_Fragmento del documento:_
::::::::

El desván de la memoria

Villalgordo era Regates, el río, san Isidro, la placeta, juegos en la Sindical y el misterio del palacio. En ese orden. Poco más. Poco más pudo caber en el desván de la memoria de un chiquillo que apenas frisaba los cinco años de edad cuando marchó del pueblo donde lo nacieron.
Me da envidia releer el primer libro que escribió García Lorca, titulado Mi pueblo, en el que con fidelidad fotográfica rememora sus andanzas infantiles en Fuente Vaqueros; la cantidad de detalles que aporta de la vida de sus vecinos, de la geografía de sus rincones, de la riqueza de sus peculiares tradiciones. Yo no pude atarle cordeles de botes al rabo de ningún gato en Villalgordo, ni espiar a las parejas de enamorados que se despistaban tras las verbenas de las fiestas, ni ganar el título oficioso de crío más rápido jugando al pillao o a las cruces en la plaza. Yo no puedo presumir de patria chica por mucho que Villalgordo del Júcar, 1968, sea la coletilla que adorna, sin falta, la escueta nota biográfica que suele aparecer en mis libros.
Alguna vez alguien ha pretendido sacarme conversación al saber que nací en Villalgordo, buscando conocidos comunes o remembranzas ajenas; he tenido que convenir con él en lo de siempre: sus alrededores son muy bonitos, los cangrejos que se pescaban allí estaban de miedo y la industria champiñonera alivia no pocas economías. De buenas a primeras no voy a ponerme a contar que eso es una letanía, que lo que realmente podría contar es que Villalgordo es Regates, el río, san Isidro, la placeta, juegos en la Sindical y el misterio del palacio.

::::::::

_Datos registrados:_
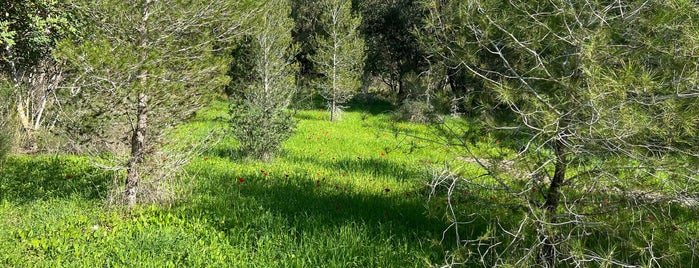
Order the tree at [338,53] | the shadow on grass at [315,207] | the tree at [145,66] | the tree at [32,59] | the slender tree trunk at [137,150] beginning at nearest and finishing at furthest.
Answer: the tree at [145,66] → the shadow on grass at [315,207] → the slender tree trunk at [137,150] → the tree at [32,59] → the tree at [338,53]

::::::::

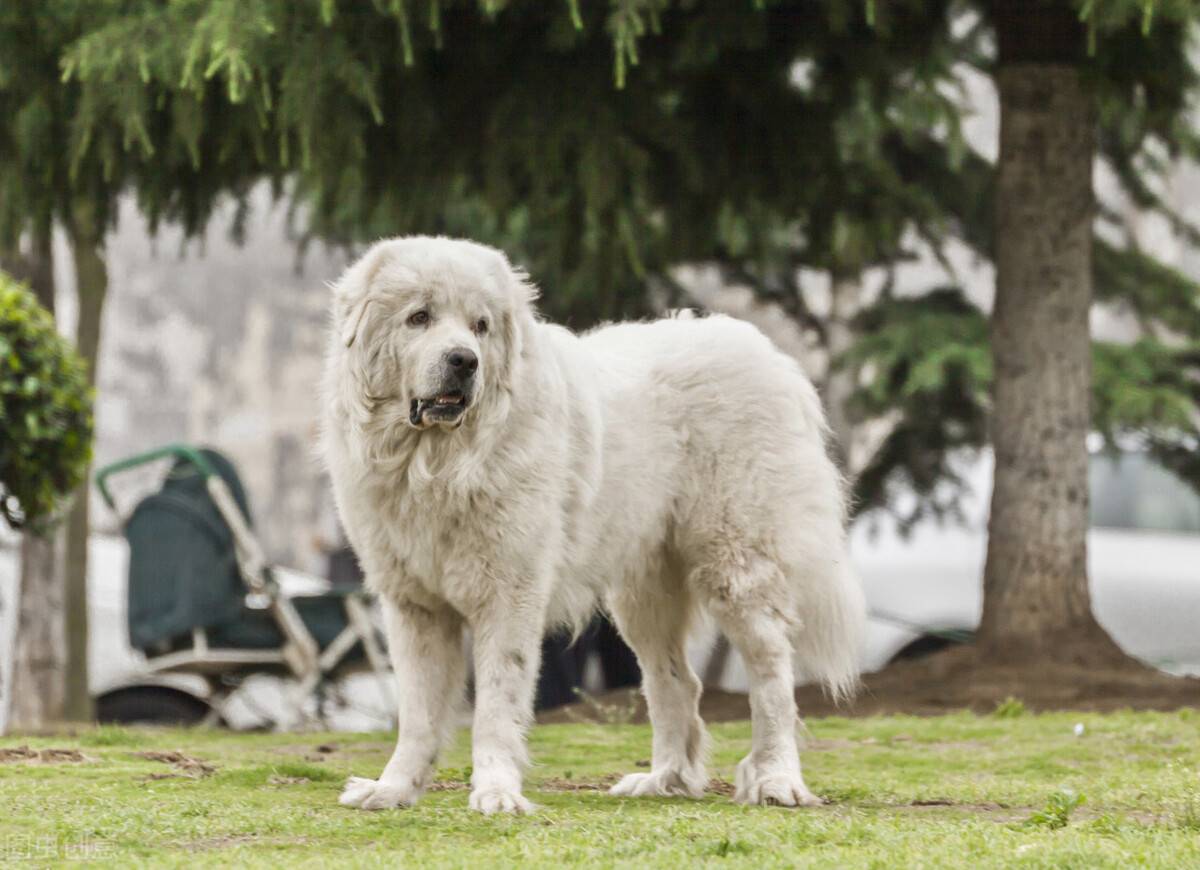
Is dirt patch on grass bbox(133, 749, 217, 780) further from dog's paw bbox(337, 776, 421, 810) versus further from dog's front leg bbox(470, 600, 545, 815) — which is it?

::::::::

_Reto 1:_ Transcribe literalmente el pasaje del texto sobre Villalgordo comprendido entre "Villalgordo era Regates, el" y "donde lo nacieron.", ambos incluidos.
_Reto 2:_ Según el texto sobre Villalgordo, ¿por qué el narrador conserva tan pocos recuerdos de su pueblo? Explícalo en una a tres oraciones.
_Reto 3:_ Escribe una continuación del texto sobre Villalgordo que arranque justo después de su última oración.

_Respuesta escrita 1:_
Villalgordo era Regates, el río, san Isidro, la placeta, juegos en la Sindical y el misterio del palacio. En ese orden. Poco más. Poco más pudo caber en el desván de la memoria de un chiquillo que apenas frisaba los cinco años de edad cuando marchó del pueblo donde lo nacieron.

_Respuesta escrita 2:_ Porque se marchó de Villalgordo cuando apenas tenía cinco años, y en la memoria de un niño tan pequeño cupo poco más. Solo conserva Regates, el río, san Isidro, la placeta, los juegos en la Sindical y el misterio del palacio.

_Respuesta escrita 3:_
Regates era un océano. No sé si el nombre le venía del dueño, ni siquiera sé si siguen existiendo las balsas en las que culebreaban renacuajos y algún pez se asomaba de cuando en cuando a dibujar burbujas en la superficie de las aguas verdosas. Íbamos allí a merendar; nos pasábamos antes por las escuelas, donde recogíamos hojas de las moreras para los gusanos de seda y alguna que otra mora para nosotros, saludábamos a mi abuelo Eustaquio –que solía cantar “Una tarde fresquita de mayo”- y luego poníamos rumbo a Regates. Creo que estuve por allí hace nueve o diez años y me dio la impresión de que todo había encogido. El río ni lo visité, quizá porque como dice Zamora Vicente regresar es un mal paso cuando se trata de lugares que ocupan un lugar de privilegio en el recuerdo. No me gustaría comprobar que la imagen que guardo de aguas limpias y orillas en las que se podía merendar con gusto ya no tiene razón de ser. Conservo una fotografía en la que sostengo una bolsa tremenda de caracoles cogidos en las orillas del río. Yo tendría unos dos años, los caracoles alguno menos. También conservo fotos de la placeta donde vivíamos, en la calle san Roque, con un árbol que plantaron cuando nació mi hermana Marisa. La placeta en la que Cacharra me llamaba Urtain y por la que una vez pasó una yegua desbocada en dirección a la casa del Tambor. De San Isidro no hay fotos, pero sí un regusto a garbanzo torrao, olor a vino y a pólvora de cohetes. No sé por qué se me ha quedado grabada la romería en la que me hinché a garbanzos y a ver coger lagartijas a mi hermano mayor, Antonio. Caprichos de la mente, supongo.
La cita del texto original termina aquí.